### TEXT UNDER STUDY
Start of Block

Is it Safe to Go Carb-Free During Pregnancy?
Prenatal Nutrition Facts and Fallacies
If fish does not top your list of pregnancy favorites, there are other ways to get this important fat. Walnuts, flax seed, and flax seed oil as well as canola and soy oils all contain Omega-3s.
Sprinkling your salads with olive oil, slicing avocados on your sandwich, and cooking with corn or canola oils rather than butter, margarine, or shortening will give your baby the unsaturated fat she needs, while keeping your heart healthy.
Steer clear of foods made with coconut or palm oil. These tropical-sounding fats are no day at the beach. Consuming too many of these hydrogenated trans-fats puts you at risk for developing certain cancers and heart disease.
Eating for Two
The belief that pregnant women should double their caloric intake is about as outdated as telling a child that he or she was found in a pumpkin patch. On average, pregnant women need only 300 to 500 extra calories a day (think in terms of a banana and a glass of milk).
What eating for two really means is being responsible for your unborn baby’s nutritional needs as well as your own. The best way to do this is to avoid the diet wars and stick to a balanced diet of lean proteins, healthy fat, and, yes, carbohydrates.
Eating moderate amounts of nutritious carbohydrates, rather than eliminating them altogether, will promote your health and that of your child long after the nine months of pregnancy are over.

End of Block

### TASKS FOR THIS EXERCISE
(1) In the pregnancy nutrition text, how many extra calories a day do pregnant women need on average?
(2) Quote the stretch of the pregnancy nutrition text from "Is it Safe to" through "your heart healthy.".

### STORED DATA
Start of Block

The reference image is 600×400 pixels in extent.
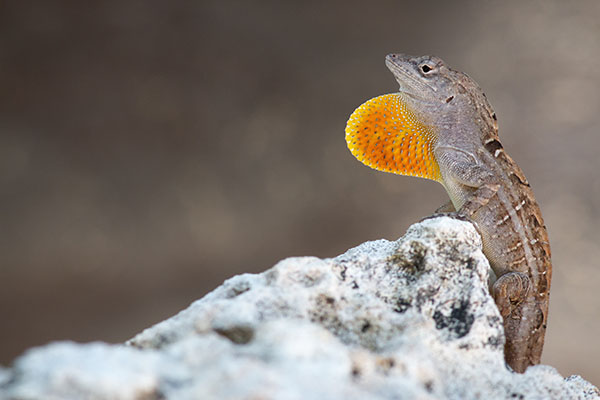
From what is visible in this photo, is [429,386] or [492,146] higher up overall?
[492,146]

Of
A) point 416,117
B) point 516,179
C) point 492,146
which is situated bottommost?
point 516,179

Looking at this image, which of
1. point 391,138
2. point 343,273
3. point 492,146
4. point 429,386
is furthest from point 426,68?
point 429,386

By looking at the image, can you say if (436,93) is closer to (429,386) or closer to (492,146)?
(492,146)

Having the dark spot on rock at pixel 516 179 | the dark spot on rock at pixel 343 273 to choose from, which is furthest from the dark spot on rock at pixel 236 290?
the dark spot on rock at pixel 516 179

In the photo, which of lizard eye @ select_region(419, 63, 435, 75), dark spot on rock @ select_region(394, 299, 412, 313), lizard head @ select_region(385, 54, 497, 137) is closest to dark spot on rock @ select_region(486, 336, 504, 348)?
dark spot on rock @ select_region(394, 299, 412, 313)

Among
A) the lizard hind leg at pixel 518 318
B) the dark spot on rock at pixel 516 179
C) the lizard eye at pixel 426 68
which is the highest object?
the lizard eye at pixel 426 68

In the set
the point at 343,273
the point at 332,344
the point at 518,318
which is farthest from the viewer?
the point at 518,318

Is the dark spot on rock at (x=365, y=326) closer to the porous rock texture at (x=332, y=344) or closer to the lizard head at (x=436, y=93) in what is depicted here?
the porous rock texture at (x=332, y=344)

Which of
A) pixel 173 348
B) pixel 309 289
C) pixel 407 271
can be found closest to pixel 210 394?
pixel 173 348
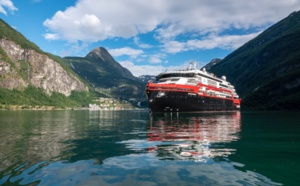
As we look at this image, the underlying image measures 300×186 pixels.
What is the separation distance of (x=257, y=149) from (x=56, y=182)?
1286 cm

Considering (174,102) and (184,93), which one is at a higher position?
(184,93)

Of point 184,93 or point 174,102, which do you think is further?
point 184,93

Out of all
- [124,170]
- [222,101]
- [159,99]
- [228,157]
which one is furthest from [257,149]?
[222,101]

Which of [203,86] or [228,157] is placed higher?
[203,86]

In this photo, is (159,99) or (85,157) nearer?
(85,157)

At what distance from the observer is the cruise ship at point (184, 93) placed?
72525 mm

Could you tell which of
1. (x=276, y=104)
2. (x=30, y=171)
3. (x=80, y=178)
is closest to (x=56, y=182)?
(x=80, y=178)

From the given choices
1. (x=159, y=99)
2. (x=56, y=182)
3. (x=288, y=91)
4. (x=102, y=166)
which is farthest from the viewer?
(x=288, y=91)

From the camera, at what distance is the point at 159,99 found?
7212 centimetres

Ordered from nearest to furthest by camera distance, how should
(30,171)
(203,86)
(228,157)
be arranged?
(30,171), (228,157), (203,86)

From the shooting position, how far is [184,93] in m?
74.3

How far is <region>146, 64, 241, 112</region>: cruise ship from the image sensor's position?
72525 millimetres

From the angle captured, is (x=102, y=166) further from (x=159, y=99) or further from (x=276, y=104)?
(x=276, y=104)

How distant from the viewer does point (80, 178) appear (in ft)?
33.6
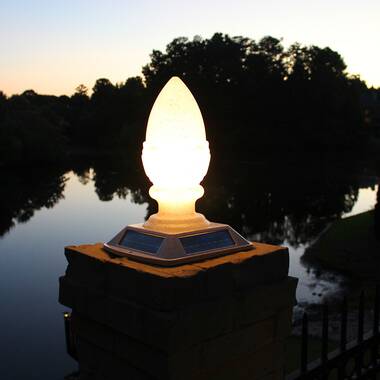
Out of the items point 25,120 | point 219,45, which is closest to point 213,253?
point 25,120

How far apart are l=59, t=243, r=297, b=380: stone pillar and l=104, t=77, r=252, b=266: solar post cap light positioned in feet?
0.35

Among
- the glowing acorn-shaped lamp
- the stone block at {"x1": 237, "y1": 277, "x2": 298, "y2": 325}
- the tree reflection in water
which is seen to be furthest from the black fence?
the tree reflection in water

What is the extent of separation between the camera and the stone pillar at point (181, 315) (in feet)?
6.35

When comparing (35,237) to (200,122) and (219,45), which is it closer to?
(200,122)

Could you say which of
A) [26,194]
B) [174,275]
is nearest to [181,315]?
[174,275]

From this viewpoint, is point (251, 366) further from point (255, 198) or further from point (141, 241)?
point (255, 198)

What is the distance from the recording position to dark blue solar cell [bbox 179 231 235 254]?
220cm

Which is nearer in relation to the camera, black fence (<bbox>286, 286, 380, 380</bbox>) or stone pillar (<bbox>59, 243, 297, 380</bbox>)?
stone pillar (<bbox>59, 243, 297, 380</bbox>)

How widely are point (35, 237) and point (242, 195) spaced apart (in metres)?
19.3

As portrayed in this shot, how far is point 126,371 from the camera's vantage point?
2170mm

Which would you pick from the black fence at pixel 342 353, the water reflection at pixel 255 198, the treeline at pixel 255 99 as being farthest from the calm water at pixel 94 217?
the black fence at pixel 342 353

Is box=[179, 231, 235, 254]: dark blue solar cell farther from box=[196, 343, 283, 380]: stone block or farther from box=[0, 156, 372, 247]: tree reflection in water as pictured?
box=[0, 156, 372, 247]: tree reflection in water

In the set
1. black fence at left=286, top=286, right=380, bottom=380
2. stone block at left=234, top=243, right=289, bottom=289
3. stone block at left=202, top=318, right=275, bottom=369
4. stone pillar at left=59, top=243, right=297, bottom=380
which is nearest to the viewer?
stone pillar at left=59, top=243, right=297, bottom=380

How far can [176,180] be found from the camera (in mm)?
2352
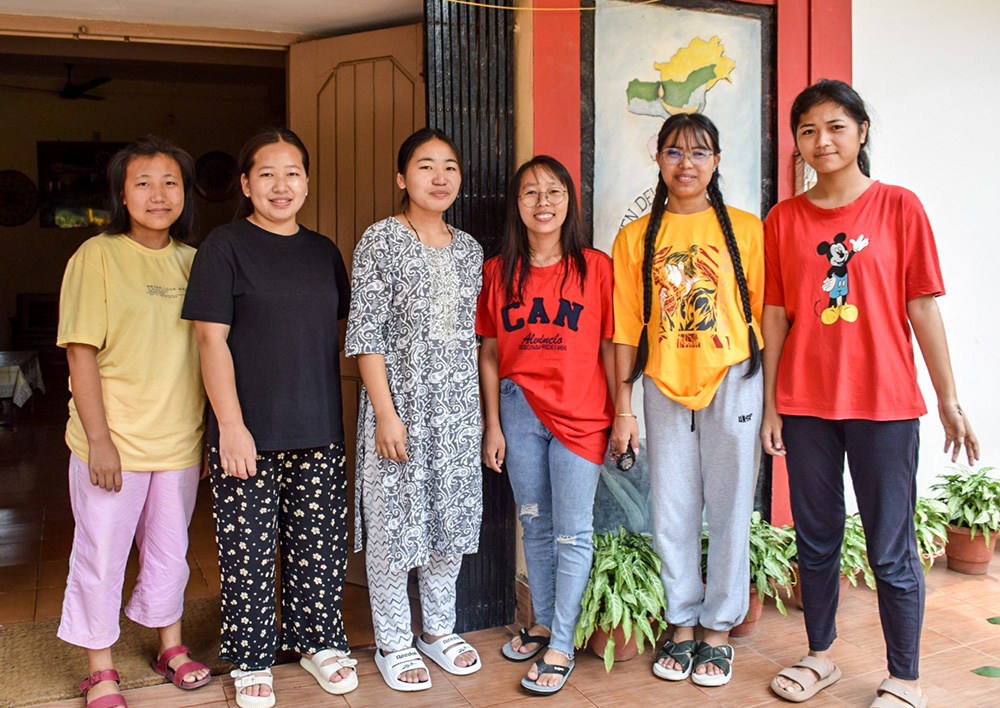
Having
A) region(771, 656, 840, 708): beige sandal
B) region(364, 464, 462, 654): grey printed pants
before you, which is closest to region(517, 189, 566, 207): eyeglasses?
region(364, 464, 462, 654): grey printed pants

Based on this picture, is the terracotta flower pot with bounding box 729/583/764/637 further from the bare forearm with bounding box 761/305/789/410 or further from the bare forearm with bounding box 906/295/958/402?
the bare forearm with bounding box 906/295/958/402

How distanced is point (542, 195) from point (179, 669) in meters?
1.77

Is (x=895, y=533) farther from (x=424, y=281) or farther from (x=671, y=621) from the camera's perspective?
(x=424, y=281)

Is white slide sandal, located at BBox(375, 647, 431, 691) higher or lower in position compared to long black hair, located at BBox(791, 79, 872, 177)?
lower

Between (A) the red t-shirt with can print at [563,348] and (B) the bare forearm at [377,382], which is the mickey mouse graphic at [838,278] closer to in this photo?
(A) the red t-shirt with can print at [563,348]

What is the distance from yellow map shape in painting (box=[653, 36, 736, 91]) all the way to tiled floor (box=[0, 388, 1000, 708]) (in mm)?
1990

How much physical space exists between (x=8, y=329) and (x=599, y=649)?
9245 millimetres

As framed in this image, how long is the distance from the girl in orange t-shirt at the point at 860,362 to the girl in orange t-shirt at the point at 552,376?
56 cm

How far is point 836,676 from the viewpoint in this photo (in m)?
2.56

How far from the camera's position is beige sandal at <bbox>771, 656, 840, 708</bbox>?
2434 millimetres

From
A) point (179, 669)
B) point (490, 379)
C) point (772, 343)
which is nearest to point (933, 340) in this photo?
point (772, 343)

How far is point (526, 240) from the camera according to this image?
264 cm

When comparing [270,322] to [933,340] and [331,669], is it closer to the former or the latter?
[331,669]

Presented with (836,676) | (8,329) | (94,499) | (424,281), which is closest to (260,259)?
(424,281)
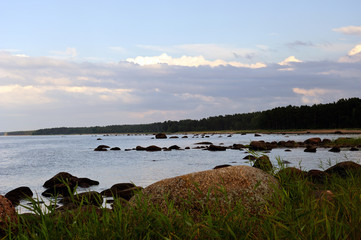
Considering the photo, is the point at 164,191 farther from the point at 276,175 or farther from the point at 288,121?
the point at 288,121

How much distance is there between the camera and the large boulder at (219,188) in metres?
6.28

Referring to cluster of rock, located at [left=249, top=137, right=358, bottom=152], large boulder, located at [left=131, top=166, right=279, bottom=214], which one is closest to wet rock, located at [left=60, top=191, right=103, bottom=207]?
large boulder, located at [left=131, top=166, right=279, bottom=214]

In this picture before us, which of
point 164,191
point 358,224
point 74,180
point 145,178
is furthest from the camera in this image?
point 145,178

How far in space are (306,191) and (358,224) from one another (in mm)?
1932

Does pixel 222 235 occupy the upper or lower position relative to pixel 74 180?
upper

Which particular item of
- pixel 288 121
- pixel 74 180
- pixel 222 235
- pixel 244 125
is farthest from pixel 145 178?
pixel 244 125

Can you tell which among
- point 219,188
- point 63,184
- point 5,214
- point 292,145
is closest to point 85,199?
point 5,214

End of Block

### RESULTS OF THE TASKS
(1) 300 to 500 extra calories a day.

(2)
Is it Safe to Go Carb-Free During Pregnancy?
Prenatal Nutrition Facts and Fallacies
If fish does not top your list of pregnancy favorites, there are other ways to get this important fat. Walnuts, flax seed, and flax seed oil as well as canola and soy oils all contain Omega-3s.
Sprinkling your salads with olive oil, slicing avocados on your sandwich, and cooking with corn or canola oils rather than butter, margarine, or shortening will give your baby the unsaturated fat she needs, while keeping your heart healthy.